- _Task_:
Please recast the records below, from the line containing "Is (x=267, y=196)" through the end of the records, as a two-column CSV with the columns text and answer, one row per record. Put each value in a single quoted field, replace line breaks with spaces, and leave the pictures out.
────────────────────────────────────────
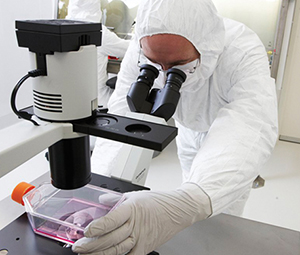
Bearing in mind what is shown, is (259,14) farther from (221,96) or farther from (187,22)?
(187,22)

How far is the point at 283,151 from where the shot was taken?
2.92 meters

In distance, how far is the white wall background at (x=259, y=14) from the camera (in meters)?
2.57

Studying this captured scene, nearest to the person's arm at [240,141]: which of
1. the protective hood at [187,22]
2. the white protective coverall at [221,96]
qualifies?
the white protective coverall at [221,96]

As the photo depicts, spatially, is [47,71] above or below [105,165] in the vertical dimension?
above

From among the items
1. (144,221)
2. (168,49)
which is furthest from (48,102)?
(168,49)

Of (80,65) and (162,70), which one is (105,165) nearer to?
(162,70)

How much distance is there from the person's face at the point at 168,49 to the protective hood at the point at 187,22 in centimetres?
1

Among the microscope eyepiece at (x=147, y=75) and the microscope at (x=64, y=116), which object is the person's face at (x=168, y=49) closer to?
the microscope eyepiece at (x=147, y=75)

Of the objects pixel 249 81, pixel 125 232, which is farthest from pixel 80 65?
pixel 249 81

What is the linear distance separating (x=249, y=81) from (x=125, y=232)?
25.1 inches

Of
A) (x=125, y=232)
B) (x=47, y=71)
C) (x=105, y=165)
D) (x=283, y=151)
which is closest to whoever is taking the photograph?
(x=47, y=71)

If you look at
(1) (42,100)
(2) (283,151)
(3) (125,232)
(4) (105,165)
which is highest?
(1) (42,100)

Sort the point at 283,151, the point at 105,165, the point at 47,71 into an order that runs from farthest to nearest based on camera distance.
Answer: the point at 283,151 → the point at 105,165 → the point at 47,71

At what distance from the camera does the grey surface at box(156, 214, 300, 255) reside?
717 millimetres
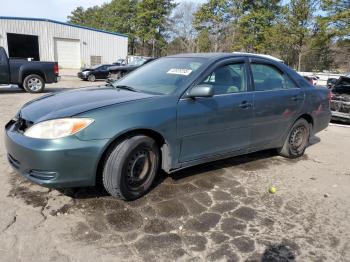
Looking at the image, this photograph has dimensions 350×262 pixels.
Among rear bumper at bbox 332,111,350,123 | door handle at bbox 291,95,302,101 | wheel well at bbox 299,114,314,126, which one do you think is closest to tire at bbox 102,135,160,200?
door handle at bbox 291,95,302,101

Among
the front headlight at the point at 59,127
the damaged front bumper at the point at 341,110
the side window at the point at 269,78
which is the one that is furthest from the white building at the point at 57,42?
the front headlight at the point at 59,127

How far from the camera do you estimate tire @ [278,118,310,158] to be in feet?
17.2

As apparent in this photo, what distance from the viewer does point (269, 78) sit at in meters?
4.76

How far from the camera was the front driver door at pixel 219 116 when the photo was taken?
372 centimetres

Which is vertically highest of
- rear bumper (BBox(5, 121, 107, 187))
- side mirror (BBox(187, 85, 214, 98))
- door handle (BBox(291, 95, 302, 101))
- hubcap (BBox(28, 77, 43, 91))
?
side mirror (BBox(187, 85, 214, 98))

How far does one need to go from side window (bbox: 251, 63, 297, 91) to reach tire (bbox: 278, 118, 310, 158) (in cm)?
67

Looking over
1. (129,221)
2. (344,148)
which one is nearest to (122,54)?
(344,148)

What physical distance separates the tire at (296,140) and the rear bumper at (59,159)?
3283mm

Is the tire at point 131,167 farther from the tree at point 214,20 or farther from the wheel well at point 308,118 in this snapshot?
the tree at point 214,20

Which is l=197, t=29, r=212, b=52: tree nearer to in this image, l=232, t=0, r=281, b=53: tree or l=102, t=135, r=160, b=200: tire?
l=232, t=0, r=281, b=53: tree

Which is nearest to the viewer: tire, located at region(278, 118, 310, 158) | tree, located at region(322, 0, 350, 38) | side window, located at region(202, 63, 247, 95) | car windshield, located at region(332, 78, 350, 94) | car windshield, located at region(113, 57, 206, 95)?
car windshield, located at region(113, 57, 206, 95)

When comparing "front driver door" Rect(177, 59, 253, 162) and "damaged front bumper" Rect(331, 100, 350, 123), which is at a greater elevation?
"front driver door" Rect(177, 59, 253, 162)

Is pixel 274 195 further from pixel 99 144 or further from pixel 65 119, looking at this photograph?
pixel 65 119

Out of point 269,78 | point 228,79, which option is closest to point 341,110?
point 269,78
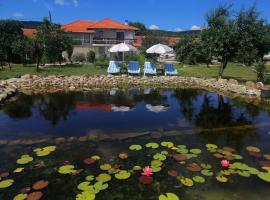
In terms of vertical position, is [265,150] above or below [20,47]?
below

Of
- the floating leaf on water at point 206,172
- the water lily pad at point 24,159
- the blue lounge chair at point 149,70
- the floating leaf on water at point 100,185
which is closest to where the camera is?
the floating leaf on water at point 100,185

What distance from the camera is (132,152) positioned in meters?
5.49

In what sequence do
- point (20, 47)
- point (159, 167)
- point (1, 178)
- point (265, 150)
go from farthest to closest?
point (20, 47)
point (265, 150)
point (159, 167)
point (1, 178)

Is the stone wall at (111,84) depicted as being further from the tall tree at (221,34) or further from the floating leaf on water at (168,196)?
the floating leaf on water at (168,196)

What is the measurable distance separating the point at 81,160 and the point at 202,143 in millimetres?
2633

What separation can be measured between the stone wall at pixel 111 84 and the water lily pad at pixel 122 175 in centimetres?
753

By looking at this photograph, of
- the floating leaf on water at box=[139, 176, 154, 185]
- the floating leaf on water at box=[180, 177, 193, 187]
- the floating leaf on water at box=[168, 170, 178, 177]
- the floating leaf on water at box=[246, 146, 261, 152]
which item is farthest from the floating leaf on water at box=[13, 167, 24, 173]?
the floating leaf on water at box=[246, 146, 261, 152]

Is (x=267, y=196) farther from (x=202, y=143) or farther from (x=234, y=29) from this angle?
(x=234, y=29)

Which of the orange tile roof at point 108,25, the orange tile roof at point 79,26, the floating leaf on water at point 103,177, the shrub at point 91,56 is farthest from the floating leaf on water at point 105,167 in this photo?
the orange tile roof at point 79,26

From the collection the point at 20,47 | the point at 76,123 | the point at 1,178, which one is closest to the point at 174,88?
the point at 76,123

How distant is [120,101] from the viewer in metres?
10.5

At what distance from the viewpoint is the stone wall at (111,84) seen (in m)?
12.0

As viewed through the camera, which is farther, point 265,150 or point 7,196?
point 265,150

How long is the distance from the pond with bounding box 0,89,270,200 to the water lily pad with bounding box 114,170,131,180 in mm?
16
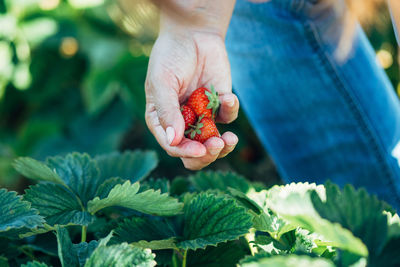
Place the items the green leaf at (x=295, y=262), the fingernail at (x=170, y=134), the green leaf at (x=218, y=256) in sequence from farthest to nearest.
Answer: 1. the fingernail at (x=170, y=134)
2. the green leaf at (x=218, y=256)
3. the green leaf at (x=295, y=262)

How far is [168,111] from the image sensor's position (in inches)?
30.7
────────────────────────────────────────
- _Written solution_:
text,answer
"Is (x=267, y=196) farther from (x=202, y=143) or farther from (x=234, y=29) from this angle?","(x=234, y=29)"
"Which of the orange tile roof at point 108,25, the orange tile roof at point 79,26, the floating leaf on water at point 103,177, the shrub at point 91,56 is farthest from the floating leaf on water at point 105,167 in this photo?","the orange tile roof at point 79,26"
"From the collection the point at 20,47 | the point at 76,123 | the point at 1,178, which one is closest to the point at 174,88?","the point at 76,123"
"How distant is [120,101] from the viewer in metres?","10.5"
"At what distance from the viewpoint is the stone wall at (111,84) seen (in m)?","12.0"
"As viewed through the camera, which is farther, point 265,150 or point 7,196?","point 265,150"
"How long is the distance from the pond with bounding box 0,89,270,200 to the water lily pad with bounding box 114,170,131,180 in mm?","16"
"Place the items the green leaf at (x=295, y=262), the fingernail at (x=170, y=134), the green leaf at (x=218, y=256) in sequence from farthest to nearest. Answer:","1. the fingernail at (x=170, y=134) 2. the green leaf at (x=218, y=256) 3. the green leaf at (x=295, y=262)"
"How far is [168,111] from the image sensor's position (in inches)?","30.7"